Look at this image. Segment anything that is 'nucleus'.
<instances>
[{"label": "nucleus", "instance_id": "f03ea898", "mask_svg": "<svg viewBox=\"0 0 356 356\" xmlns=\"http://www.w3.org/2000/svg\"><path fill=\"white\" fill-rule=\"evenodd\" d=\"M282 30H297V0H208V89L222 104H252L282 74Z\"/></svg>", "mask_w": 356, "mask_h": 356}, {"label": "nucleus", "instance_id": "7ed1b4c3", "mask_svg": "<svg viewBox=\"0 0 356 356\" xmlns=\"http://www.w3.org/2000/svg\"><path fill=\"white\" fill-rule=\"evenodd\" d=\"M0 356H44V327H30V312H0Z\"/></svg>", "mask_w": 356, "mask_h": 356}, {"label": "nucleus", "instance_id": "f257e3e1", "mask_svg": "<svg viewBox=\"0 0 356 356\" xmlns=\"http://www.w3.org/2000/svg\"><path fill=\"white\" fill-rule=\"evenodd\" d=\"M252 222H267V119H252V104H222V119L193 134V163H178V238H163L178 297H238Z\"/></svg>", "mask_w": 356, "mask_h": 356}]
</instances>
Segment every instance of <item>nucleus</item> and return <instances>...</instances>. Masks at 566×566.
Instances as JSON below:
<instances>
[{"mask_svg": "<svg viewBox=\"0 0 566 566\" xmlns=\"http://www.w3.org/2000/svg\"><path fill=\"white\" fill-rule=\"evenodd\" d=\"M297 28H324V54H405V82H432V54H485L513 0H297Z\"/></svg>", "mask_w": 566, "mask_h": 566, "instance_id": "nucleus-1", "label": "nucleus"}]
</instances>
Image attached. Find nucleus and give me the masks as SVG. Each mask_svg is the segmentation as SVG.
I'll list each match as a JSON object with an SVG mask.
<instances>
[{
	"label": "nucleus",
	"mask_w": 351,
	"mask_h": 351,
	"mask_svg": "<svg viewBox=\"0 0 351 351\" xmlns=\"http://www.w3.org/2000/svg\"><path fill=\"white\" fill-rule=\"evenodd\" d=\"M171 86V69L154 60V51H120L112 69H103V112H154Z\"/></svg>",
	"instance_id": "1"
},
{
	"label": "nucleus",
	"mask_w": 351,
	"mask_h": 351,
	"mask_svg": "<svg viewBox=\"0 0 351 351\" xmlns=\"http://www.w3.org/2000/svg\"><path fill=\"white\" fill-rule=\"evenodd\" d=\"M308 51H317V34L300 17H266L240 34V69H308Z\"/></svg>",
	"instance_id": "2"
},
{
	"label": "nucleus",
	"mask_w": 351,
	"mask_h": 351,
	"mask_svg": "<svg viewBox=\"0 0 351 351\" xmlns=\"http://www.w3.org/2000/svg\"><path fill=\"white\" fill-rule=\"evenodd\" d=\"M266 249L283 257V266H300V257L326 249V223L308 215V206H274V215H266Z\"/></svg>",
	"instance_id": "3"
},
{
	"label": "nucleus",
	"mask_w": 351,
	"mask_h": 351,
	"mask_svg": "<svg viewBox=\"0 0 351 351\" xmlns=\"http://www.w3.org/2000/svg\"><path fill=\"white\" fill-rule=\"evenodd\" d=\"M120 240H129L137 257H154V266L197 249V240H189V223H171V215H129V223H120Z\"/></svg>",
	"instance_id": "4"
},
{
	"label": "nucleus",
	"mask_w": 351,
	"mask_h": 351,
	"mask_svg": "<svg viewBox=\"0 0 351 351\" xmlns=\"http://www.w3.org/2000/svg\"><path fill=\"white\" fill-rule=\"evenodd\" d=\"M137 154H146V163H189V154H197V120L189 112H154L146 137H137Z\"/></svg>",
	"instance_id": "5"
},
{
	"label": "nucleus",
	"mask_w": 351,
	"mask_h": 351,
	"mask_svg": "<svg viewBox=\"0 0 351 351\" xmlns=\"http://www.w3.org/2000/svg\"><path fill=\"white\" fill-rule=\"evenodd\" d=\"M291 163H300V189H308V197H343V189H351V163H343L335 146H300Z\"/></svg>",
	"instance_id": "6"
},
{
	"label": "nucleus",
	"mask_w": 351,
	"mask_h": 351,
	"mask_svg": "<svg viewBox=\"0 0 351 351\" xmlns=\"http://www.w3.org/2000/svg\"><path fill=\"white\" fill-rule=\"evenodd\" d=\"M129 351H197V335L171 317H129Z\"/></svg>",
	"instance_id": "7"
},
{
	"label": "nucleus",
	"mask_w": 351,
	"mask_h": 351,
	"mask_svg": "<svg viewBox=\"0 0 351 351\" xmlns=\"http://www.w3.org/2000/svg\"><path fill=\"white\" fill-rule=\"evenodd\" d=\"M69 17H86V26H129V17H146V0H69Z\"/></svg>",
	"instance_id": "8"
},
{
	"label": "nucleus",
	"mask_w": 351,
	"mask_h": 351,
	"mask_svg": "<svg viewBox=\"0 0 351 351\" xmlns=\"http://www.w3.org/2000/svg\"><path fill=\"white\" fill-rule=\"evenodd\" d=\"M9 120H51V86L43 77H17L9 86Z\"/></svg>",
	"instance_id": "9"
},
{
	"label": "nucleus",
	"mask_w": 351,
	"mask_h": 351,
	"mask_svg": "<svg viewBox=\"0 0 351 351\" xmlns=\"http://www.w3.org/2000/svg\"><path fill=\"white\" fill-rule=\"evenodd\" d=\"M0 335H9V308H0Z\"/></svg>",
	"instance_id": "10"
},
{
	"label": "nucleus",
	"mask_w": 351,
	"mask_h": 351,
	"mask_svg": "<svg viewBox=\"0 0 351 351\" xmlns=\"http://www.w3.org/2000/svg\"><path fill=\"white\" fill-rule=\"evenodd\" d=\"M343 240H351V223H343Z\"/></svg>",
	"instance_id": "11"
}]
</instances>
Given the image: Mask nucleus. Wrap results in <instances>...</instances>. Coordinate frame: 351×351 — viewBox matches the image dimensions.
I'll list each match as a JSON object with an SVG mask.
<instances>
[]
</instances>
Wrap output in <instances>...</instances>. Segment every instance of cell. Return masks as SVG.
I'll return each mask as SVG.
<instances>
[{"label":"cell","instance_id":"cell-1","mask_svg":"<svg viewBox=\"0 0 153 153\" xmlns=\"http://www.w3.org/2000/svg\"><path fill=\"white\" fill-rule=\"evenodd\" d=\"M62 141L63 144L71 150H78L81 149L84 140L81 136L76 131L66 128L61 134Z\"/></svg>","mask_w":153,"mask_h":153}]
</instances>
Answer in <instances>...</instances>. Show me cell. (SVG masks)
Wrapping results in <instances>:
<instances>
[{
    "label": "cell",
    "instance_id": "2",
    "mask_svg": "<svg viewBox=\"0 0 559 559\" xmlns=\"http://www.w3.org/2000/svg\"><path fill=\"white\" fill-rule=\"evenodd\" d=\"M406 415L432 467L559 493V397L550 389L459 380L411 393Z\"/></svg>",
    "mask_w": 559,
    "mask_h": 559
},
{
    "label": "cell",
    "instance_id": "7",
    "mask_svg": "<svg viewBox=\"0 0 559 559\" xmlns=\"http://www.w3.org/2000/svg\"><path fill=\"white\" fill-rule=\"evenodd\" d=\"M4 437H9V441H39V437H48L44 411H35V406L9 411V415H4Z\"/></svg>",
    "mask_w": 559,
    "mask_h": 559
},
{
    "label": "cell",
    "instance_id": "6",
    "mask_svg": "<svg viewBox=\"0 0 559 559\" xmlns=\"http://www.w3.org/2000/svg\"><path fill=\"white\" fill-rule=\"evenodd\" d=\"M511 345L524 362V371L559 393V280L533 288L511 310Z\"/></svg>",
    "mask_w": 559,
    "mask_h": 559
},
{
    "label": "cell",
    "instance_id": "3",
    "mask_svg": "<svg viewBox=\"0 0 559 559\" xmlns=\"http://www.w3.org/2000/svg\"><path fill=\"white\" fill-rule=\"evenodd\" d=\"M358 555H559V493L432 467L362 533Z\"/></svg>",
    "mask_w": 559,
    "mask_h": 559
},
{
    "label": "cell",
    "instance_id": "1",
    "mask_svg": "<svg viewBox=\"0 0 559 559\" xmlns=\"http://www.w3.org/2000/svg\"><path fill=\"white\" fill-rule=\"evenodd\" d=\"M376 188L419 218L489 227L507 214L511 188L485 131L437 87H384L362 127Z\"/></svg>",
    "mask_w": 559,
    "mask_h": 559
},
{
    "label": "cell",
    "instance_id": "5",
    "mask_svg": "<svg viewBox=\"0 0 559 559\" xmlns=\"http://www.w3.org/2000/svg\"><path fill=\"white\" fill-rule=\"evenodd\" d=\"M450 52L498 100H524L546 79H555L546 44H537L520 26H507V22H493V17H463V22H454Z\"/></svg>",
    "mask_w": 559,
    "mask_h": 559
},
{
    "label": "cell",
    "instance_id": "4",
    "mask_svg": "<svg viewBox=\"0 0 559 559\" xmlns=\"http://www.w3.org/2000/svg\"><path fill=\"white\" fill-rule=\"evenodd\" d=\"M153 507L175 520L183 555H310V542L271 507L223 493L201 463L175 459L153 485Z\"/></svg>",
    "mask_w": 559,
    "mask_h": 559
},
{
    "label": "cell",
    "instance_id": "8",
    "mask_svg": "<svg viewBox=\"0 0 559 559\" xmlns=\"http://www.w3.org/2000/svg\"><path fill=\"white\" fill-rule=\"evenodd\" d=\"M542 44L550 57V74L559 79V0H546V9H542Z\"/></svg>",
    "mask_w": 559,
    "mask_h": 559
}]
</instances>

————————

[What you should do]
Can you quote the lines starting at the first one and ending at the line that contains "Image attached. Find", with both of those lines included?

[Response]
Look at this image. Segment anything that is 'nucleus'.
<instances>
[{"label": "nucleus", "instance_id": "f03ea898", "mask_svg": "<svg viewBox=\"0 0 356 356\" xmlns=\"http://www.w3.org/2000/svg\"><path fill=\"white\" fill-rule=\"evenodd\" d=\"M282 30H297V0H208V89L222 104H252L282 74Z\"/></svg>", "mask_w": 356, "mask_h": 356}, {"label": "nucleus", "instance_id": "7ed1b4c3", "mask_svg": "<svg viewBox=\"0 0 356 356\" xmlns=\"http://www.w3.org/2000/svg\"><path fill=\"white\" fill-rule=\"evenodd\" d=\"M0 356H44V327H30V312H0Z\"/></svg>", "mask_w": 356, "mask_h": 356}, {"label": "nucleus", "instance_id": "f257e3e1", "mask_svg": "<svg viewBox=\"0 0 356 356\" xmlns=\"http://www.w3.org/2000/svg\"><path fill=\"white\" fill-rule=\"evenodd\" d=\"M252 222H267V119H252V104H222V119L193 134V163H178V238H163L178 297H238Z\"/></svg>", "mask_w": 356, "mask_h": 356}]
</instances>
Segment every instance of <item>nucleus</item> and return <instances>...</instances>. Masks at 566×566.
Instances as JSON below:
<instances>
[{"mask_svg": "<svg viewBox=\"0 0 566 566\" xmlns=\"http://www.w3.org/2000/svg\"><path fill=\"white\" fill-rule=\"evenodd\" d=\"M297 28H324V54H405V82H432V54H485L513 0H297Z\"/></svg>", "mask_w": 566, "mask_h": 566, "instance_id": "nucleus-1", "label": "nucleus"}]
</instances>
Image attached. Find nucleus and give me the masks as SVG. Each mask_svg is the segmentation as SVG.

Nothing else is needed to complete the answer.